Friday, April 22, 2011

Amazon Glitch Hobbles Websites

Haven't blogged for a while. Thought this might be worth it...

Technical problems at an Amazon.com Inc. data center caused several websites and Internet services like Foursquare and Reddit to crash or have limited availablity on Thursday.

Amazon, which rents Web servers and storage to companies, said it was experiencing "instance connectivity, latency and error rates" with a data center in northern Virginia that handles operations for the U.S. East Coast. The company said was working to correct the problem.

I've long predicted that if cloud technologies can take off they will go a long way toward putting Microsoft out of business (a positive outcome from my point of view). Even if Microsoft could be one of the cloud players (and no doubt they will try) the profit margins are *much* lower than they are used to making selling fiat certificates to use their products which were largely finalized in the 90s.

Apple will have this problem too. A big deal is made of their iTunes business, but they make most of their profits selling gadgets that fit into a narrow range... servers gone, desktops declining, iPods declining. In other words the company (and a very successful one) is now built on laptops and cell phones.

But the big cloud players now Google and Amazon to name two, are going to have to learn that not only are margins low, but risk is high.

Think about it... how many computers running Windows have lost or corrupted vital information? Countless. Yet Microsoft bears no responsibility, they make that clear in their TOS which essentially says "If our product turns out to be a piece of sh*t, don't come crying to us!"

The remarkable thing is that they have gotten millions of people to agree to this, including large corporations, government agencies. Who has bucked the trend? Banks, military, and intelligence agencies all of whom know they can't risk certain sensitive data and tasks to a half-assed *toy* operating system (that's pretty much what mainframers used to call windows and I think the implications are accurate).

Oh, lest you think I am a fanboi though, I am not satisfied that twenty years of lackadaisical attitudes about security have lulled even cloud proponents into a false sense of "who cares?"
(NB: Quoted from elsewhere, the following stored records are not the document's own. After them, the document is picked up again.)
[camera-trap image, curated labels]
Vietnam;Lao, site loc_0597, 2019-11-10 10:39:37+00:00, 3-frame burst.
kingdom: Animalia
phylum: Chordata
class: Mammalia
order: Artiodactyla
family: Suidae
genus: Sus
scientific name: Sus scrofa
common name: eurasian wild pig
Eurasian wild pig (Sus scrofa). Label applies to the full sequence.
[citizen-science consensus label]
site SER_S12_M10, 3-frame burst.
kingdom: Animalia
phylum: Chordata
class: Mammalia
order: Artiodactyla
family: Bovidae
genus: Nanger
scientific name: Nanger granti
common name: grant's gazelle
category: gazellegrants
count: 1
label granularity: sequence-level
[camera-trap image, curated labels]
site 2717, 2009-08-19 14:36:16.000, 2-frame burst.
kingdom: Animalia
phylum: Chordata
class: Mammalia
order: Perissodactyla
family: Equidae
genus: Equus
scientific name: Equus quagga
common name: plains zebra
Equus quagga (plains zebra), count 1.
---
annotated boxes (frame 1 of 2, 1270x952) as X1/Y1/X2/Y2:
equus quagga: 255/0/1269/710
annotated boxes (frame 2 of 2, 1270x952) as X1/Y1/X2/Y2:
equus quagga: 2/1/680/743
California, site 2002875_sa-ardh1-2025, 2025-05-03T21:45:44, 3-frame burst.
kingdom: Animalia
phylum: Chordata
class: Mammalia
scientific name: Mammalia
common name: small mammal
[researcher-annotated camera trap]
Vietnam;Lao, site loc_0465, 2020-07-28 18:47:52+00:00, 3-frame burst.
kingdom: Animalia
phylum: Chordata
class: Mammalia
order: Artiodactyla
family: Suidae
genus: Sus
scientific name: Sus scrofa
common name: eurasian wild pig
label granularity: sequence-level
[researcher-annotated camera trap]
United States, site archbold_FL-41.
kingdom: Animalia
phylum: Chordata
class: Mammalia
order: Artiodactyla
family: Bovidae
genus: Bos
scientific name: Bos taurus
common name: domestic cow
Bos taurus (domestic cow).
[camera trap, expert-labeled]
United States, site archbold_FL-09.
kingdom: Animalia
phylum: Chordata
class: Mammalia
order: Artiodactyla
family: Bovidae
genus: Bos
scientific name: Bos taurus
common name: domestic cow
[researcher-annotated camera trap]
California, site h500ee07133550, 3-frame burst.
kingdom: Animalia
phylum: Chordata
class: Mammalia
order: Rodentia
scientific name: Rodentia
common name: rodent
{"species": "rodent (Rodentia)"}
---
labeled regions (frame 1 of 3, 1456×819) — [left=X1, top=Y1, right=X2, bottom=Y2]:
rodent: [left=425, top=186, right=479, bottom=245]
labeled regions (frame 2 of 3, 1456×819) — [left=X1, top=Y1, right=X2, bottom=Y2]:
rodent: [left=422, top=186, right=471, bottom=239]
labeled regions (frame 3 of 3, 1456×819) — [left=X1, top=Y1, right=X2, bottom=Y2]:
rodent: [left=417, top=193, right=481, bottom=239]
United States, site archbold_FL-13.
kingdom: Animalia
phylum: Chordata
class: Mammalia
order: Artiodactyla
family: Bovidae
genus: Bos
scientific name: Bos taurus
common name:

I got an e-mail message from Google today telling me that some of the files (MP3s I guess) I've uploaded to Google Docs "might" be lost or to quote directly: "Your uploaded audio files should be fully restored at this time."

"Should be"? Well, are they or are they not? What am I supposed to do at this point, take an inventory? Listen to all 200 hours of them to make sure they are OK? Download them and do comparisons with my originals? Or just wait until some point in the future when I am totally dependent on them being all there and all correct only to find out that that is not the case?

I like the idea that my data in the Google cloud is "backed up" by being on multiple machines at any given time (is it two, or three or nine, they never say?) But is missing with todays cloud architectures, and what is probably not possible in the same way we did on mainframes (multi-generation back-up tapes going back months and years) is an "oooops" prevention system. Our existing cloud systems do nicely in handling the situation when a particular "cheap" server goes down. We've all read about that and it is marvelous.

But what about when a Google or Amazon employee slips up and runs a program that deletes all my files, and that deletion propagates to all the copies of all the files everywhere. Is that situation covered? What about when a lot of e-mail went missing a while back? Is that really acceptable? Yes, it's probably better than the aggregate e-mail lost from millions of Windows computers hundreds of thousands of which are probably in some state of brokenness at any given time, but remember, Microsoft has been saying "f*ck you" to users for years and getting away with it. They likely won't be so tolerant of Google or Amazon or even Microsoft saying the same thing when it comes to a *new* service which is highly touted as better in every way.

We've read in the past where the "bigtable" file system and other now generic components of cloud services can produce slightly imprecise results but results which satisfy the needs of search engines quite well. But do all these base components suit the needs of other cloud services which need solid uptime, perfect repeatability, perfect security and multi-level redundancy, to name a few?

The Cr-48 incorporates a "disposable" aspect to the hardware under our fingertips which I think has been missing since the mainframe days (IBM engineers could replace every component of a floor standing disk drive and recover every byte of data on the old drive in and hour or two, and a long repair might involve flying a part on a chartered airplane from the other side of the country). Users today, including as I mentioned many institutional users, are no longer used to that level of service. I hope the cloud, as it matures, and hopefully soon, spoils us once again.